Ein Konzertfilm muss keinen kleinen Club in eine Arena verwandeln, um Eindruck zu hinterlassen. Die Infizierten setzen auf »Fear And Loathing (Live In Budapest)« deshalb konsequent auf Nähe, Lautstärke und die sichtbare Anstrengung eines echten Auftritts. Aufgenommen wurde das knapp vierzigminütige Programm am 29. Dezember 2025 im S8 Underground Club in Budapest. Pinhead, DOC, N01Z und der inzwischen ausgestiegene Gitarrist BANDIT präsentieren dort einen Querschnitt durch das bisherige Material der Wiener. Punkrock, Hardcore, Deutschpunk und metallische Härte werden zu jener Mischung verbunden, die die Band selbst als Aggropunk bezeichnet. Präsentiert wird der Konzertfilm auch von Martin „Otte“ Örtels Blattturbo.

Die Infizierten – Fear And Loathing (Live In Budapest) – Full Show

EIN NEUER EINSTIEG IN DEN BUDAPESTER ABEND

Die nun erscheinende Fassung des Konzertfilms unterscheidet sich vom ursprünglich vorgesehenen Schnitt. Nach Streitigkeiten mit einem ehemaligen Bandmitglied konnten das frühere Intro und der Song »Nichts Ist Wie Es Scheint« nicht länger verwendet werden. Eine überarbeitete Version wurde damit unumgänglich. Der Film beginnt jetzt mit einem kurzen »Intro«, bevor »Die Infizierten« unmittelbar den musikalischen Auftakt übernimmt.

Der neue Einstieg funktioniert erstaunlich gut. Schon während der ersten Akkorde wird deutlich, dass diese Band wenig Interesse an vorsichtiger Annäherung besitzt. Pinhead führt mit rauem Gesang und kräftigem Bass durch das Stück, während DOC und BANDIT die Gitarren breit aufstellen. N01Z hält das Tempo hoch, ohne die Nummer in unübersichtliche Hektik kippen zu lassen. Als Eröffnung erfüllt der selbstbetitelte Song gleich mehrere Aufgaben: Er stellt die Band vor, formuliert ihr Selbstverständnis und bringt den Auftritt ohne längere Verzögerung in Bewegung.

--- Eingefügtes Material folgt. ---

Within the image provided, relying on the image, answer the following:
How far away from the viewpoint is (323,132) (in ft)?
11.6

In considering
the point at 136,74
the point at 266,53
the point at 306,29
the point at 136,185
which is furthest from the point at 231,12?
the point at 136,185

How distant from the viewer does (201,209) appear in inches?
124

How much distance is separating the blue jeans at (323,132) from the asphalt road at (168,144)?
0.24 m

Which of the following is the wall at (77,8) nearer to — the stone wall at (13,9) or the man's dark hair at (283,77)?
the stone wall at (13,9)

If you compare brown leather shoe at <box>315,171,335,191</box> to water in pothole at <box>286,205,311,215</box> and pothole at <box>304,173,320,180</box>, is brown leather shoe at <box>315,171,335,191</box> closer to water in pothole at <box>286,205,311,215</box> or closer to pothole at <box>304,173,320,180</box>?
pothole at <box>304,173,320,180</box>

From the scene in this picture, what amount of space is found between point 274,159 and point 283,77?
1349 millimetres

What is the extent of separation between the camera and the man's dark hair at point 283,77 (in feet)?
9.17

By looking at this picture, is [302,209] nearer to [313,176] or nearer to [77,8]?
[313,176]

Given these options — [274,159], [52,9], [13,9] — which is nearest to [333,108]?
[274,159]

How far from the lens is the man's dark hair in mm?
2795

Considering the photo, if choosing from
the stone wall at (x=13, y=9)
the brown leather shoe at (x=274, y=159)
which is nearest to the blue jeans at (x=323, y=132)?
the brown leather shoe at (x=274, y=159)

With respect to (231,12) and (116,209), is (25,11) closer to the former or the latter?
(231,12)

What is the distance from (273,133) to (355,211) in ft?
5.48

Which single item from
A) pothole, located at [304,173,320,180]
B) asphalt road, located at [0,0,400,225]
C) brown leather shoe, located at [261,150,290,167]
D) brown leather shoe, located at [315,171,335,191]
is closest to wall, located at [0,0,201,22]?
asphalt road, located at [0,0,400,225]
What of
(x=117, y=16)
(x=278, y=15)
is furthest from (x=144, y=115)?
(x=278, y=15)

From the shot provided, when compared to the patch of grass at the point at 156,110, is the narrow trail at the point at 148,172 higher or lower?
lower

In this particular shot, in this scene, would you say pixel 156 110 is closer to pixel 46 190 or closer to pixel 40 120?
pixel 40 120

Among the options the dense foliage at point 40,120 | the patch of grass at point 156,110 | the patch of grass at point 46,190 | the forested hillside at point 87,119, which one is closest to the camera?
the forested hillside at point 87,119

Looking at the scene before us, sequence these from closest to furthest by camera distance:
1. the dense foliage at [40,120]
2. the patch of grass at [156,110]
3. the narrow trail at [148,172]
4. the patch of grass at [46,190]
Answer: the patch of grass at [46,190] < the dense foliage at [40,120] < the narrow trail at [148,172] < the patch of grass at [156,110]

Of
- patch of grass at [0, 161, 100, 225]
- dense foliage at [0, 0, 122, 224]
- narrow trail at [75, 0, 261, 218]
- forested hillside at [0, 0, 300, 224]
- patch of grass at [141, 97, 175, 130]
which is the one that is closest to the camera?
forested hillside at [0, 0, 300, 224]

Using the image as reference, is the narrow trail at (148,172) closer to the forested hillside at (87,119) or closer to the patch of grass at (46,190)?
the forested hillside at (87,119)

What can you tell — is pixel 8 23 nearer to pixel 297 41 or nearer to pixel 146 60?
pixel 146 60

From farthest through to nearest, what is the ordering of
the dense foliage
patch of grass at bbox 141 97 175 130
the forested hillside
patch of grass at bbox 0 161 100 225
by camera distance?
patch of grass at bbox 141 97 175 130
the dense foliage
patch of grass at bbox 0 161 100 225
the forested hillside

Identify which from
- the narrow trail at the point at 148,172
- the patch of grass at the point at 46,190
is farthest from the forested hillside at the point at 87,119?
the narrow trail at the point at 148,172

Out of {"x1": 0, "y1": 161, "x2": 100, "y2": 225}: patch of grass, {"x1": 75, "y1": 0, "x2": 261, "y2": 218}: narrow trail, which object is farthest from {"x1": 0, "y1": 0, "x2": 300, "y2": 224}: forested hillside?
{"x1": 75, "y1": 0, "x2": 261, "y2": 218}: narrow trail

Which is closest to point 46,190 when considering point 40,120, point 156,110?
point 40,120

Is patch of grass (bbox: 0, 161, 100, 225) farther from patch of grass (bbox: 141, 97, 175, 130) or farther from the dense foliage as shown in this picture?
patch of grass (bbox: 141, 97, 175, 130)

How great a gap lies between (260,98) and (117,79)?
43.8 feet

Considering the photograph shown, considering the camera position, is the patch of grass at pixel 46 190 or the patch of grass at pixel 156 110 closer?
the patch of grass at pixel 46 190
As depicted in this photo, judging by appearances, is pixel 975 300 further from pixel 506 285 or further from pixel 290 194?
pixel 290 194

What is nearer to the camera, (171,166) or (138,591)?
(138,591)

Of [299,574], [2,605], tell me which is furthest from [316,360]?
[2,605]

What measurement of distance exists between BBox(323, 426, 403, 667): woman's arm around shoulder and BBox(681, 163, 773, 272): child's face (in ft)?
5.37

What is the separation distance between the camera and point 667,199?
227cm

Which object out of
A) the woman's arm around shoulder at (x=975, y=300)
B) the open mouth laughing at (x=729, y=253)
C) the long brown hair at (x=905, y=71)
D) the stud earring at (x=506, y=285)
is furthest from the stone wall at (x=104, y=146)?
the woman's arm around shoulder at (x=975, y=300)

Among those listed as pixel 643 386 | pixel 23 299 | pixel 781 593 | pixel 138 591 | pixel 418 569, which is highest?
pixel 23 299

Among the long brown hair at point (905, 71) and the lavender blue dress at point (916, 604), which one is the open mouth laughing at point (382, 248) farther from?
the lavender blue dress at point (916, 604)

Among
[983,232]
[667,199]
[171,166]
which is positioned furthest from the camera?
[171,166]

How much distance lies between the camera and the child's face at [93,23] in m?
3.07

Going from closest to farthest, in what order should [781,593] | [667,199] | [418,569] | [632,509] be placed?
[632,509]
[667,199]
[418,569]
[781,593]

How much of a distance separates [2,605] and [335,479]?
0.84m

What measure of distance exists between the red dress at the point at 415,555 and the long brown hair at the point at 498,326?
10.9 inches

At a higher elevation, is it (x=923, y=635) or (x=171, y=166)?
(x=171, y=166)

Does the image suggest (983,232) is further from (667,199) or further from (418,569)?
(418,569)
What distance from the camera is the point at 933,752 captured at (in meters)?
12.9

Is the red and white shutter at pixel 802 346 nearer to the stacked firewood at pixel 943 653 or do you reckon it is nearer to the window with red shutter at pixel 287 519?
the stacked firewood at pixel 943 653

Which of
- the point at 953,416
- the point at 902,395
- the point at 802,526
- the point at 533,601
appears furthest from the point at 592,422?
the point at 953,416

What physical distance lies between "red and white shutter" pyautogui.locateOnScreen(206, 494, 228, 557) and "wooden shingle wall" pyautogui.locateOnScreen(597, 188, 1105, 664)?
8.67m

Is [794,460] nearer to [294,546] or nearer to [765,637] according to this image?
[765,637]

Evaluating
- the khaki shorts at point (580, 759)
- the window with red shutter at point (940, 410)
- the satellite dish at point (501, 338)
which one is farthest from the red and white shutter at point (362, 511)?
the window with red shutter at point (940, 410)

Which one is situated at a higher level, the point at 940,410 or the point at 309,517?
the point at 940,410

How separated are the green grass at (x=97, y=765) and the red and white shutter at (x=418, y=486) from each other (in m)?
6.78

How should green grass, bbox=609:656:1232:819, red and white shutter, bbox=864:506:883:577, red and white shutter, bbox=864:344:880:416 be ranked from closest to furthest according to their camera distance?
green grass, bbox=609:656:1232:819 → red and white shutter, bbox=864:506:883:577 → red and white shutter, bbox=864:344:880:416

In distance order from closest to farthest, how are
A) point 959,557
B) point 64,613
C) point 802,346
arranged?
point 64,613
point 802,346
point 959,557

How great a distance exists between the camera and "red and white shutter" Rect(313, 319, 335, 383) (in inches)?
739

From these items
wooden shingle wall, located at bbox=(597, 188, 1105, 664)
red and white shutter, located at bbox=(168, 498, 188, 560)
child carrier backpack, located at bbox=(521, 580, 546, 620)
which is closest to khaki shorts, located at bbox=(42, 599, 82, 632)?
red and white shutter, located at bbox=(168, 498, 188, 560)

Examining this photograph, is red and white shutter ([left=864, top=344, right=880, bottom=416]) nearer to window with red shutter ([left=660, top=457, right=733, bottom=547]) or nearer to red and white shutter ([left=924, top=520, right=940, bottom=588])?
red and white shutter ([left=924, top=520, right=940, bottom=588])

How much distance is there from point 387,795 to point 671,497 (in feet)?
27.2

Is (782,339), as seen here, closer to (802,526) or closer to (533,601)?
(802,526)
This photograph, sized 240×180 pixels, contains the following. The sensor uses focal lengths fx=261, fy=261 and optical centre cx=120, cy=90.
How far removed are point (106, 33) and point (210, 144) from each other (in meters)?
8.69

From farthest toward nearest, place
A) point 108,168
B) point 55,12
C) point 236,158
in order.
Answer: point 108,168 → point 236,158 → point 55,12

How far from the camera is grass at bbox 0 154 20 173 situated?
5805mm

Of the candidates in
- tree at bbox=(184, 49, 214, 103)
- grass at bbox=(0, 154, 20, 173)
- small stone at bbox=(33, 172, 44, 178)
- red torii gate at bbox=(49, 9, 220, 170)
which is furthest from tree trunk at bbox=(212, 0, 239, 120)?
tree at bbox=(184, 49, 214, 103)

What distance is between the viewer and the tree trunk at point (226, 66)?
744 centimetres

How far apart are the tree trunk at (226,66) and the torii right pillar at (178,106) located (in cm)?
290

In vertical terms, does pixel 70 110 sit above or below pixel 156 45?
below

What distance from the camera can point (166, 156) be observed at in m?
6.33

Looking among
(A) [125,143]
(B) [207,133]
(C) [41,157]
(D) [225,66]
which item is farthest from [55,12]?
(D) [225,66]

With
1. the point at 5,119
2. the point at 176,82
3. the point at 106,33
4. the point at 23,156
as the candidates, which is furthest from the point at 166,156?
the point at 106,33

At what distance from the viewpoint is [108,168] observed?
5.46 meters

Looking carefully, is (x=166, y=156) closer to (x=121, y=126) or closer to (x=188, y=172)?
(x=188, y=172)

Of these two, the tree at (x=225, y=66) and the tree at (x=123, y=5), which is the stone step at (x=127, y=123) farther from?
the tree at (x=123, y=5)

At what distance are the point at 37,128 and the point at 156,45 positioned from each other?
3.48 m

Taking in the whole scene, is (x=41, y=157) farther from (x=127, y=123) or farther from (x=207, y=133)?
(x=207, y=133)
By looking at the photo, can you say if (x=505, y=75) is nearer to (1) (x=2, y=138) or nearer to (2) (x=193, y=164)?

Mit »Heuchler« zieht das Quartett anschließend die Geschwindigkeit an. Der Titel setzt auf kurze Gitarrenfiguren, einen geradlinigen Rhythmus und eine Gesangslinie, die eher herausgeschleudert als vorgetragen wird. Die Aufnahme zeigt dabei, wie stark Die Infizierten von der unmittelbaren Bühnenenergie profitieren. Kleine Unsauberkeiten bleiben hörbar, stören den Gesamteindruck jedoch kaum. Sie gehören zu einem Auftritt, der nicht auf nachträgliche Perfektion, sondern auf körperliche Wirkung ausgerichtet ist.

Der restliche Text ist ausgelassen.